----- Supplied information

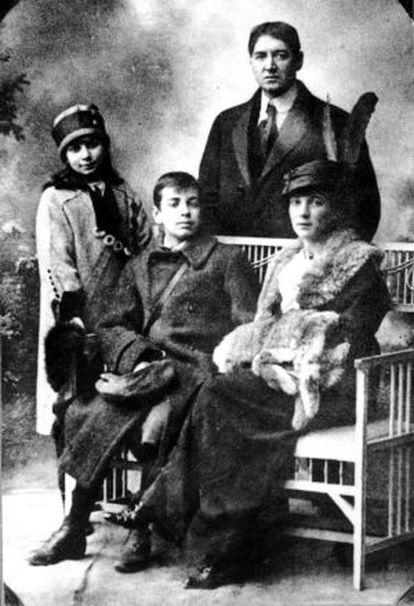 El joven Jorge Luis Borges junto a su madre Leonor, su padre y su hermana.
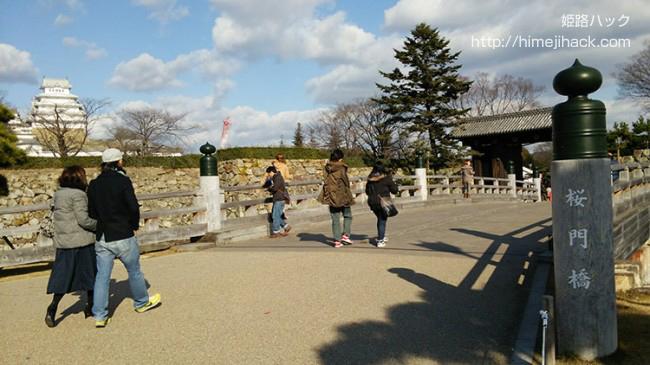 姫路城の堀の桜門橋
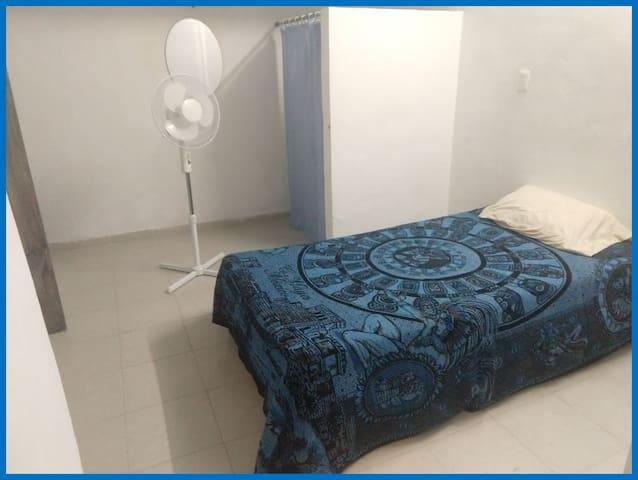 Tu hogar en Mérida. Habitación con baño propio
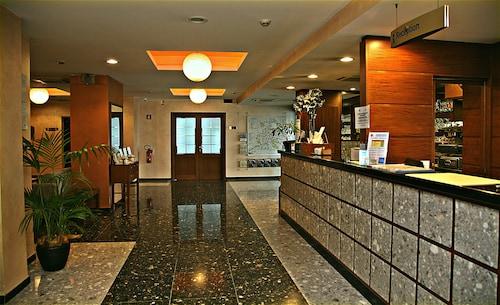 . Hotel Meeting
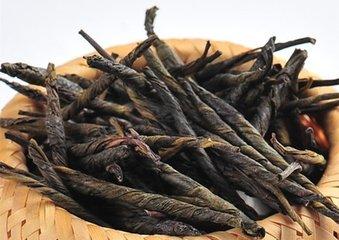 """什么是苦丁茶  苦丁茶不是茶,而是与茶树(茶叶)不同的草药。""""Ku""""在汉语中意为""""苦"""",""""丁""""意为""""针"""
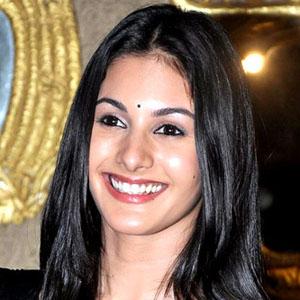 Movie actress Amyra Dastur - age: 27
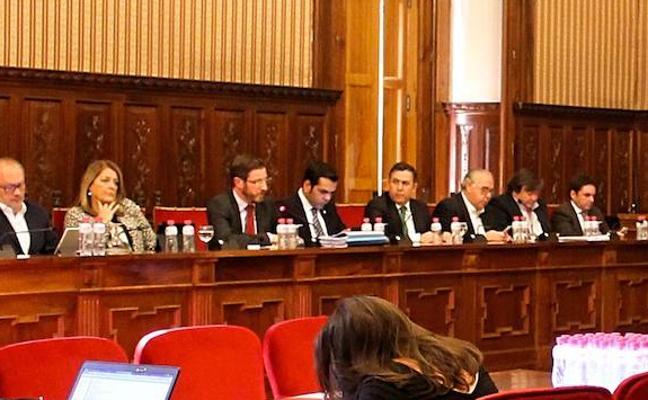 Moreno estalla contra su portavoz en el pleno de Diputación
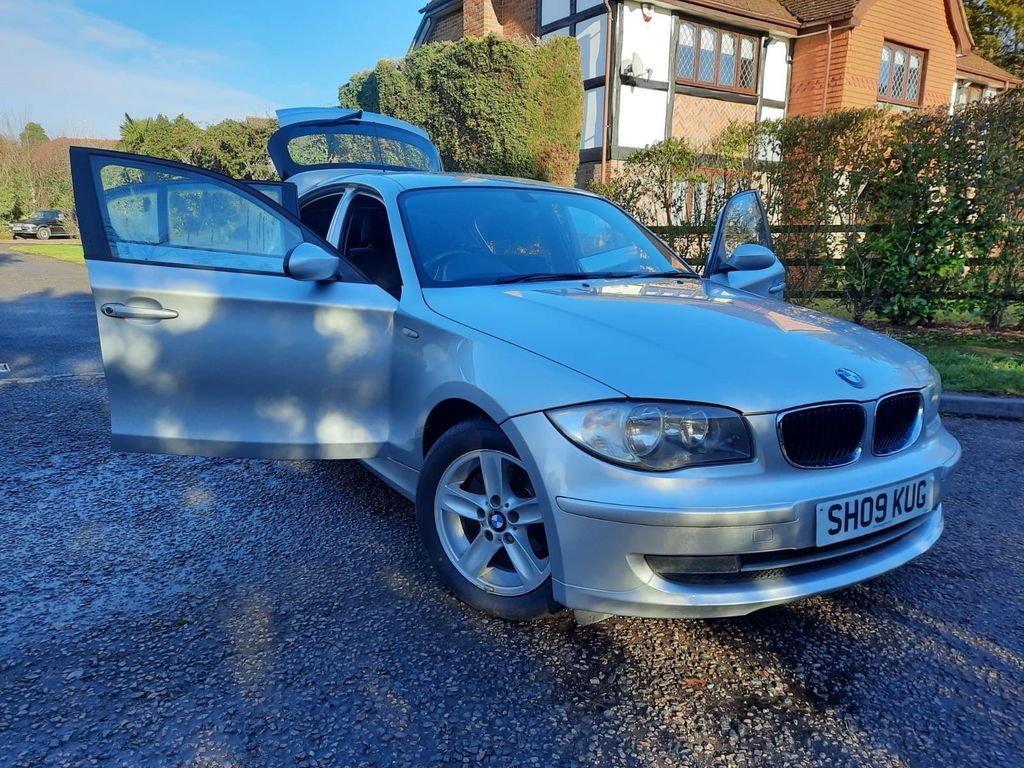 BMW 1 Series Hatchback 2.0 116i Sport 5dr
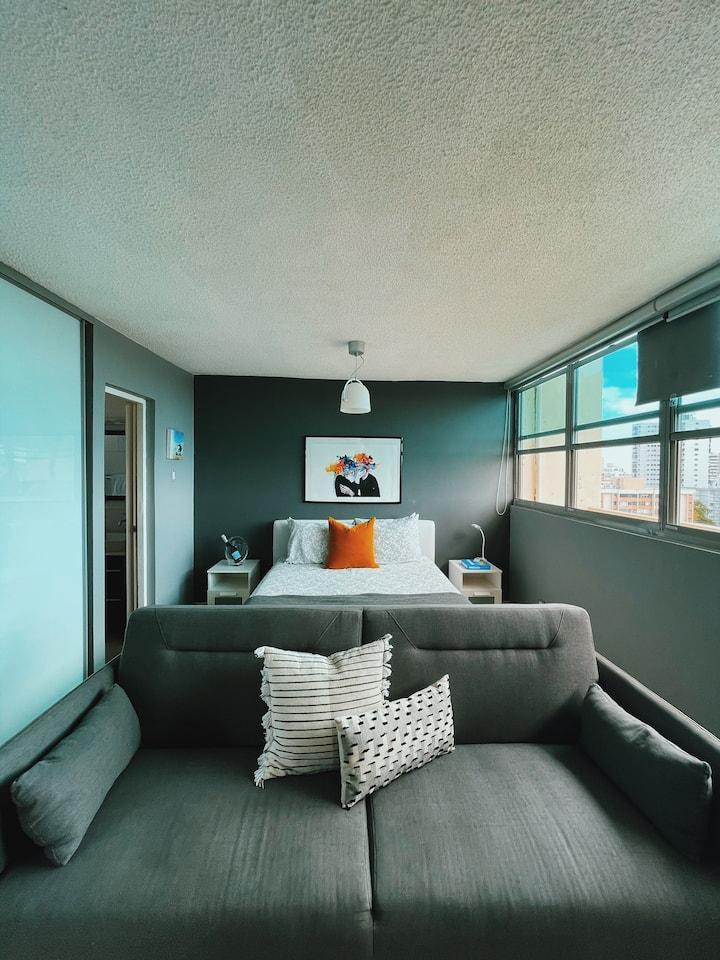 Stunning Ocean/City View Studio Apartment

----------

Problem details: Please write out all the entries above exactly, but leave out the pictures.

Your solution:
 El joven Jorge Luis Borges junto a su madre Leonor, su padre y su hermana.
 姫路城の堀の桜門橋
 Tu hogar en Mérida. Habitación con baño propio
 . Hotel Meeting
 """什么是苦丁茶  苦丁茶不是茶,而是与茶树(茶叶)不同的草药。""""Ku""""在汉语中意为""""苦"""",""""丁""""意为""""针"""
 Movie actress Amyra Dastur - age: 27
 Moreno estalla contra su portavoz en el pleno de Diputación
 BMW 1 Series Hatchback 2.0 116i Sport 5dr
 Stunning Ocean/City View Studio Apartment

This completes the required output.